Edit: I'm getting my celestial body data from this spreadsheet

Edit again: Sorry for the delay, I finished up the mathematical derivation document, you can find it here. I've also posted the code for landing and takeoff.

Edited July 21, 2013 by tavert
Adding mathematical derivation link

[tavert]

Here is an excellent video by Kosmo-not demonstrating this type of landing trajectory, to show you what I mean:

I should also note that I'm assuming a single stage is used throughout the entire landing, with a constant maximum thrust and the only change in mass being due to expending propellant. If you happen to stage in such a way that your TWR and Isp are exactly the same immediately before and immediately after the staging event, then the original numbers will still work.
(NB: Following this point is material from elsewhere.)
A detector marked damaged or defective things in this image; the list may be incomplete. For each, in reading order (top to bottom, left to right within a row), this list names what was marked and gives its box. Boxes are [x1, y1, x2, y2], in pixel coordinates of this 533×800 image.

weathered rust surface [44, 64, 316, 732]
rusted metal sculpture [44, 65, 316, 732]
Edited July 11, 2013 by tavert

[SchroedingersHat]

Firstly is that TWR standard gravity or gravity on the relevant body?

I just did some calculations in Mathematica that are worth sharing. Especially at low thrust-to-weight-ratio (TWR), it turns out to be more efficient to land along a completely horizontal trajectory (pitching up to prevent gravity from reducing your altitude) than the common wisdom of doing a pure-retrograde suicide burn.

Isn't a zero lift turn still going to be more efficient? I usually go for a zero lift almost-suicide burn. Set my periapsis at a bit past my landing spot then wait a bit until almost 0.5at^2= distance to landing spot and burn pure retrograde.

[tavert]

Firstly is that TWR standard gravity or gravity on the relevant body?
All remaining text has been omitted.